INSTRUÇÕES DE TRABALHO ::
1. Resuma a entrevista em duas frases.
2. Copie o trecho da entrevista que começa com as palavras "Cineweb - E" e termina com "ia mais voltar?".

DOCUMENTO DE ORIGEM ::
════
Cineweb - E nos anos 1970 a Igreja Católica tinha a Teologia da Libertação.
Marcelo - Exato, era muito aliada dos movimentos sociais e da resistência. D. Hélder Câmara, D.
Paulo Evaristo Arns, o próprio papa [Paulo VI]. A Igreja Católica era nossa aliada. Depois, junto com o mundo, ela também foi para a direita. Mas agora está voltando, com o papa Francisco. Deu uma recuperada no respeito à Teologia da Libertação.
Cineweb - O filme trabalha essa questão da presença/ausência do seu pai. Quando vocês tiveram essa percepção de que ele não ia mais voltar?
Marcelo - A gente nunca teve essa conversa. Talvez minha mãe tivesse mais informações, mas ela não dividia com a gente. Nunca a vi chorando. A gente sabia que ela estava chorando trancada no quarto. Em todas as casas onde moramos depois, os quadros estavam do mesmo jeito. O padrão era o mesmo, só que não. A gente tinha empobrecido muito. Mas ela mantinha os mesmos móveis de mogno, os quadros, a estante cheia de livros. E a bebida, como eu falo no livro e tem no filme, ela pegava uma garrafa de uísque estrangeiro e misturava com o brasileiro. Porque ela não queria mostrar para os amigos que ela tinha empobrecido. Queria mostrar que ela continuava digna. E eu dizia pra ela, “mãe, você não precisa fazer isso, todo mundo sabe que a gente está precisando muito de dinheiro”. Mas ela dizia
“não, é muito importante, porque depois da segunda dose ninguém percebe mais a diferença”. É o que ela fala no filme.
Ana Lúcia - A gente não dizia entre nós que meu pai tinha desaparecido. Tínhamos medo, éramos crianças. Mas a gente nunca conversou sobre isso. E bem mais tarde, quando o Waltinho começou a fazer o filme, pouco tempo atrás, é que a gente começou a conversar sobre isso. Um perguntava para o outro: “Mas o que é que você dizia?” Eu dizia que era um acidente de carro. Um dizia que tinha tido um enfarte. A gente não combinou isso e a gente descobriu que cada um contava uma história. Não podia dizer que ele era desaparecido político. Era perigoso dizer. Então a gente inventava e cada um inventava uma história. Sem combinar nada e nem que alguém tivesse dito que não podia falar nada. A gente percebeu que, quando a gente falava, ficava todo mundo assim, então a gente mudava de história. Levamos muito tempo. Há pouco tempo que eu falo que ele é desaparecido político.
════
DADOS DE ENTRADA ::
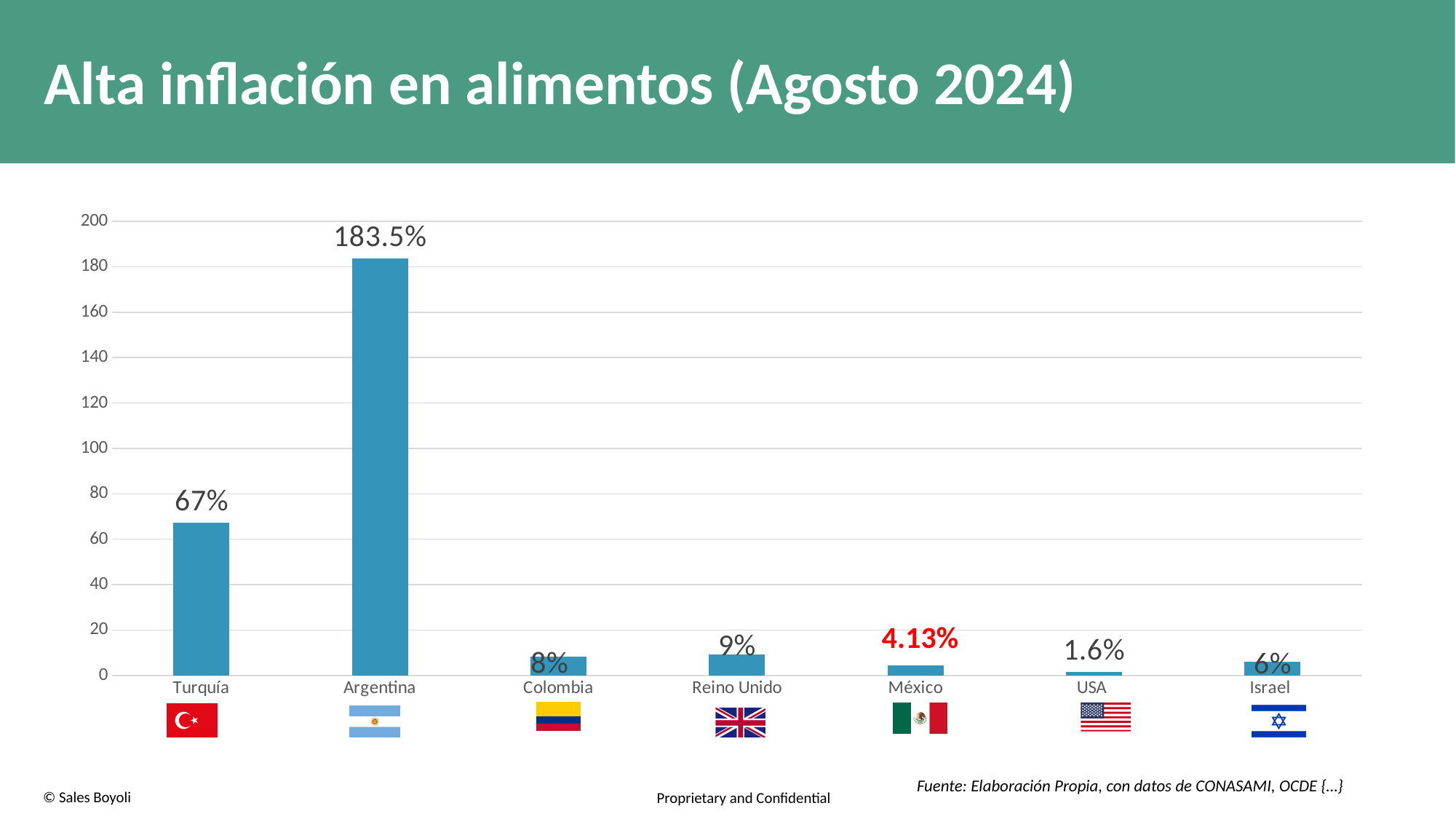
How many countries are shown on the chart? 7 Which country has the highest food inflation on the chart? Argentina What is the difference between the values for Argentina and Turquía? 116.5% What is the food inflation value shown for Argentina? 183.5% What is the value shown for México? 4.13% Which country has the lowest food inflation on the chart? USA Which country's data label is shown in red? México What is the value shown for Turquía? 67% Is the value for Turquía greater or less than 60? greater What is the value shown for USA? 1.6% Which has a higher value, Reino Unido or Colombia? Reino Unido What kind of chart is shown on the slide? Bar chart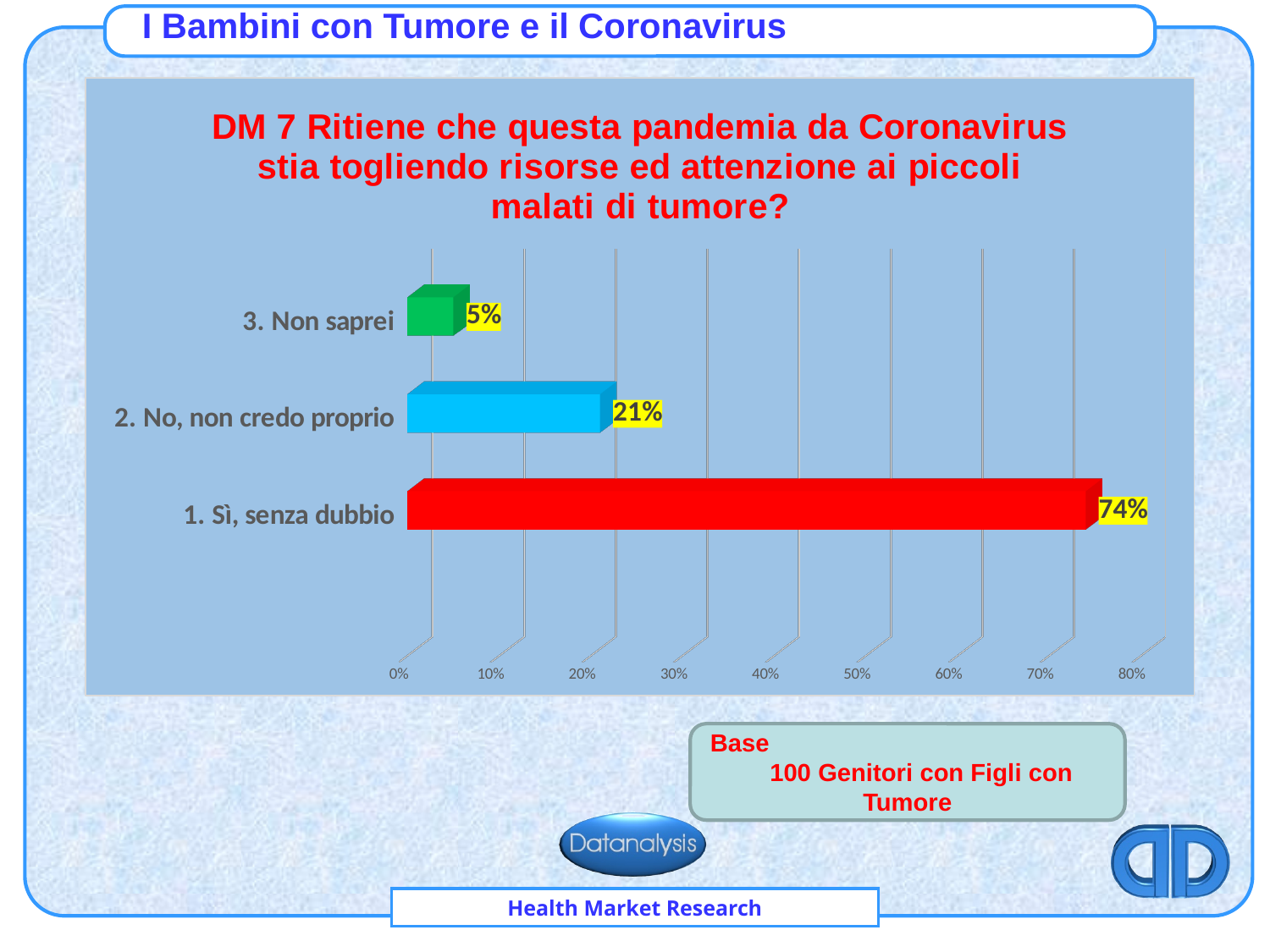
Which category has the lowest value? 3. Non saprei What is the difference between the values for "2. No, non credo proprio" and "3. Non saprei"? 16% Which is larger, the value for "2. No, non credo proprio" or the value for "3. Non saprei"? 2. No, non credo proprio What colour is the bar for "1. Sì, senza dubbio"? red What is the value for "3. Non saprei"? 5% What is the value for "2. No, non credo proprio"? 21% Which category has the highest value? 1. Sì, senza dubbio Is the value for "1. Sì, senza dubbio" greater or less than 70%? greater What kind of chart is shown on the slide? bar chart How many categories are shown in the chart? 3 What is the value for "1. Sì, senza dubbio"? 74% What is the difference between the values for "1. Sì, senza dubbio" and "2. No, non credo proprio"? 53%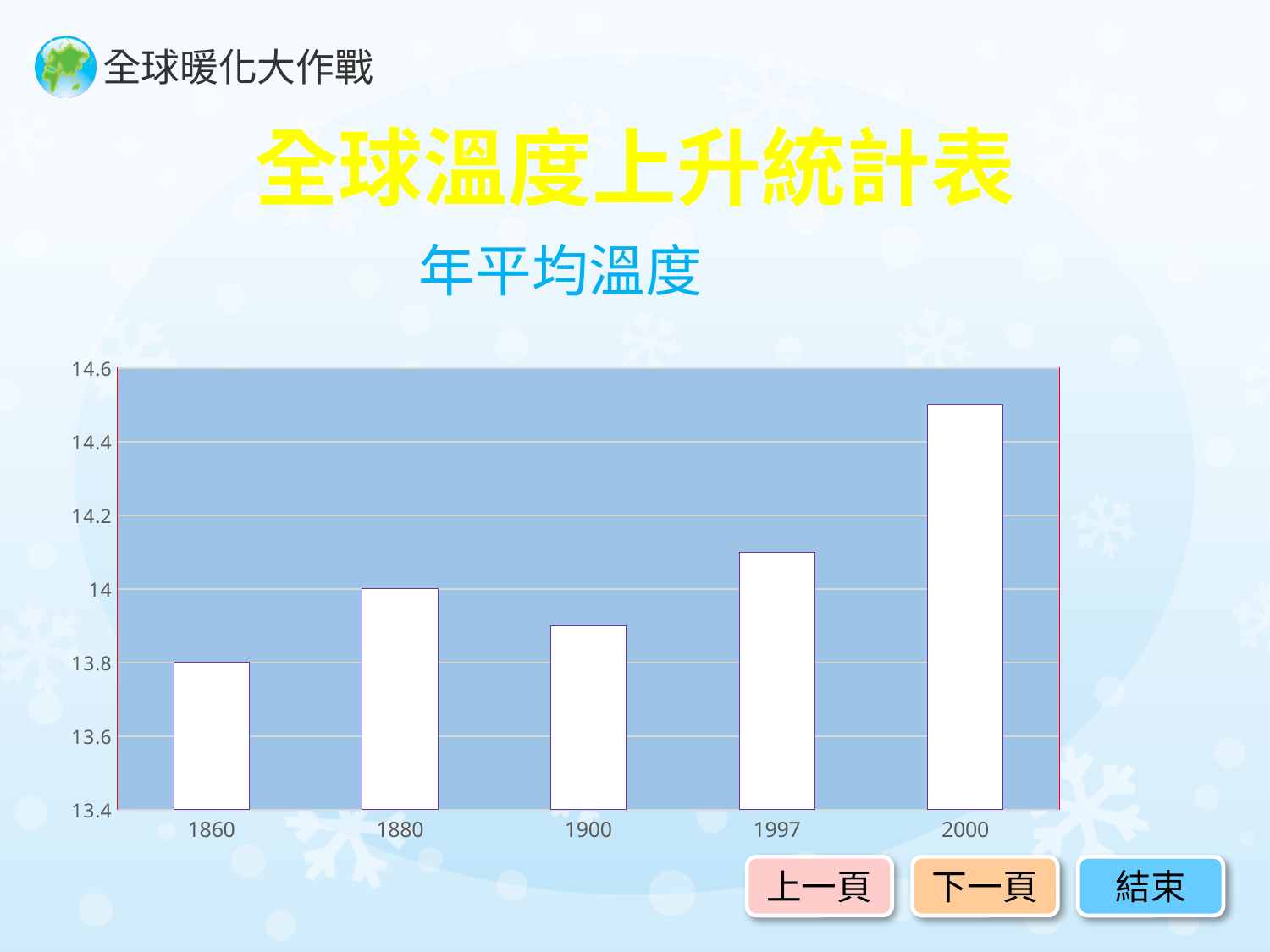
Is the value for 2000 greater or less than 14.4? greater How many years are shown on the x axis of the chart? 5 Which year has the lowest value? 1860 Is the value for 1997 greater or less than 14? greater What kind of chart is shown on the slide? bar chart Which is larger, the value for 1880 or the value for 1900? 1880 Do the values generally rise or fall from 1900 to 2000? rise What is the value for 1880? 14 What is the value for 1860? 13.8 Which year has the highest value? 2000 What is the title of the chart? 年平均溫度 Is the value for 1900 greater or less than 14? less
════
RESPOSTAS ::
1. Marcelo diz que, nos anos 1970, a Igreja Católica, com a Teologia da Libertação, era aliada dos movimentos sociais e da resistência, depois foi para a direita e agora está voltando com o papa Francisco. Ele e Ana Lúcia contam que por muito tempo a família não conversou sobre o pai: a mãe, mesmo empobrecida, queria mostrar aos amigos que continuava digna, e cada filho inventava uma história diferente, porque era perigoso dizer que ele era desaparecido político.

2.
Cineweb - E nos anos 1970 a Igreja Católica tinha a Teologia da Libertação.
Marcelo - Exato, era muito aliada dos movimentos sociais e da resistência. D. Hélder Câmara, D.
Paulo Evaristo Arns, o próprio papa [Paulo VI]. A Igreja Católica era nossa aliada. Depois, junto com o mundo, ela também foi para a direita. Mas agora está voltando, com o papa Francisco. Deu uma recuperada no respeito à Teologia da Libertação.
Cineweb - O filme trabalha essa questão da presença/ausência do seu pai. Quando vocês tiveram essa percepção de que ele não ia mais voltar?